月のあかり
 
「ねえ、南京錠を掛けるなんて、あの場所を思い出すねっ」
 
「あの場所って、前に行った高台の鉄塔?」
 
「そう、直樹さんが連れて行ってくれたあの展望台」 
 ぼくの脳裏には、あの展望台の手摺りや金網に、鈴なりにぶら下がる無数の南京錠が浮かんだ。
 桜の花びらが散り、ピンク色の坂道が出来る頃には、再び満央と二人で行こうと約束した場所だ。
 きっとその時には二人で南京錠を付け、手作りのサンドイッチを食べようなんて話もした。
 
 この壊れた南京錠を見ただけで、あの時の事を思い出す彼女のロマンティシズムに、ぼくは素直に平伏する思いでいた。
 
「春になったらまた行こうね」
 
 あれからデートらしきデートもせず、ようやく今日になって二人で行った場所は、パチンコ店に寄り道程度に入っただけ。
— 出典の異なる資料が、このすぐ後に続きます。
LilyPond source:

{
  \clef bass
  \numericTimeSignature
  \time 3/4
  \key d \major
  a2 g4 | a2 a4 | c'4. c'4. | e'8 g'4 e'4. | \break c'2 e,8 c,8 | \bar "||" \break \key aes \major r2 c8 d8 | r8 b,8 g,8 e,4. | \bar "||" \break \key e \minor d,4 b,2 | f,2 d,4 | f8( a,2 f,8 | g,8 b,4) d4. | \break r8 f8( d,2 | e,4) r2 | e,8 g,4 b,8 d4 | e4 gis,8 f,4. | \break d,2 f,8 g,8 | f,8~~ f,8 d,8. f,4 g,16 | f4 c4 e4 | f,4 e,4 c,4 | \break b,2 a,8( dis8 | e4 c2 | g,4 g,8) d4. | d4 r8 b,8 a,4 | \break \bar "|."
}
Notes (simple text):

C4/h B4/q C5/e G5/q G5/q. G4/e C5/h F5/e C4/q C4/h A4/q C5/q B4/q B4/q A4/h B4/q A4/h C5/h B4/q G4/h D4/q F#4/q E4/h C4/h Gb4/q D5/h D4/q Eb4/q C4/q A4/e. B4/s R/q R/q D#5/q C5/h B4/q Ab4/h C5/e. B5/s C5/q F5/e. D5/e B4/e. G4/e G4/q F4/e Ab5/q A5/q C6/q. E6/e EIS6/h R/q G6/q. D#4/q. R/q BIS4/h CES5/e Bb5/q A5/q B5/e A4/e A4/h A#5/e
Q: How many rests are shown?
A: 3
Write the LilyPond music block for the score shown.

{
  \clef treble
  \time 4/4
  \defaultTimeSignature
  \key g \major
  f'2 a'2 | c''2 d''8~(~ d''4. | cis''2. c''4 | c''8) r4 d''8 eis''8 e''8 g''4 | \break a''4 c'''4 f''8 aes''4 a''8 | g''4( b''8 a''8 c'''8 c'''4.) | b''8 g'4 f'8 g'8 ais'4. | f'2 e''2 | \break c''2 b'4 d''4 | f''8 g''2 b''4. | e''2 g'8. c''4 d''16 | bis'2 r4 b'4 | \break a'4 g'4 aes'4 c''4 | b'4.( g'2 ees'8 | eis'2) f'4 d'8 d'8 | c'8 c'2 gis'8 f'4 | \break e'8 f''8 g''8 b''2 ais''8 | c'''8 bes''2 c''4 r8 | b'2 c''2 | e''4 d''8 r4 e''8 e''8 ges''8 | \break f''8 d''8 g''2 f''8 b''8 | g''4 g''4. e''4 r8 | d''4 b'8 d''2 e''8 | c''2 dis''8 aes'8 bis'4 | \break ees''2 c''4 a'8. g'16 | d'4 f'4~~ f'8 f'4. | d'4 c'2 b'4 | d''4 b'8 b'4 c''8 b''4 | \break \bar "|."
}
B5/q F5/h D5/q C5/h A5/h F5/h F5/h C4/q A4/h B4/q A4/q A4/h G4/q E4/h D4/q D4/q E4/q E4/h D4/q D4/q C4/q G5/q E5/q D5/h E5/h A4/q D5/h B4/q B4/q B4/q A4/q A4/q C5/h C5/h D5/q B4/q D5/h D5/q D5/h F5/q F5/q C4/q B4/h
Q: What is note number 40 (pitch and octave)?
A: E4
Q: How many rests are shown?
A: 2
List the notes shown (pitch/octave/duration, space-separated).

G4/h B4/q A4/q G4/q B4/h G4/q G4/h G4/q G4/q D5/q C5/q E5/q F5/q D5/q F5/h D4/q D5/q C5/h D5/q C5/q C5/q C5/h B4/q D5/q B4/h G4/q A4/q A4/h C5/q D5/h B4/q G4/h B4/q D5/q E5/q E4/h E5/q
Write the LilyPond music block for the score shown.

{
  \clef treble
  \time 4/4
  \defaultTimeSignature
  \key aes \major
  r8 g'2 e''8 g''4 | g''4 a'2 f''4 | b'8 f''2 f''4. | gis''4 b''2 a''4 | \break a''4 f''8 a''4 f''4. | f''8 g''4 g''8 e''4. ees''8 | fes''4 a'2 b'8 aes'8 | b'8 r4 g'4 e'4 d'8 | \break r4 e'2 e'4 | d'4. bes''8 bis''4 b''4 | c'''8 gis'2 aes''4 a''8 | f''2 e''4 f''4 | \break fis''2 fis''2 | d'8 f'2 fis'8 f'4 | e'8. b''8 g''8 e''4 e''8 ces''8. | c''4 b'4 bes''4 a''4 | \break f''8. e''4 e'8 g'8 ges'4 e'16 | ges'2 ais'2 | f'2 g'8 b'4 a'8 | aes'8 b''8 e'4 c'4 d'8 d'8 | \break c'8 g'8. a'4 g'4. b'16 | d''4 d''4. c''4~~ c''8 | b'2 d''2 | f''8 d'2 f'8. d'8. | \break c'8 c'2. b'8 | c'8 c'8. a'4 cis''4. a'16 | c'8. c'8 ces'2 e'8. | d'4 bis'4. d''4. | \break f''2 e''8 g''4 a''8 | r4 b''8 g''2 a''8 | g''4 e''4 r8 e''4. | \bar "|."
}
 満央の自宅に招待されたかと思えば、緊急な仕事が入り、数時間離れ離れになる始末。
 退屈させて申し訳ないという気持ちから、率直に出た言葉だった。
 ところが彼女の口から出た返事は、いい意味でぼくの予想に反していた。
 
「あの展望台の眺めも素敵だけど、私はこの屋上の眺めでも充分満足だよ」
 
 ぼくが感慨深く頷くと、満央は南京錠に手を添えてこう言った。
 
「ねえ、この南京錠を掛けるの、あの展望台の代わりにしようよ」
 
 つまりこの屋上は二人だけの展望台。
 
 その入り口を自由に出入りする事が出来る鍵。
 
 この鍵を開ける時は、二人の絆を解くというネガティブな意味ではなく、秘密基地で夜空を嗜み満喫することで、何度でも愛の絆を確認し合える永遠の封印。
 
 そんな願いを込めようという彼女の純真な発想だった。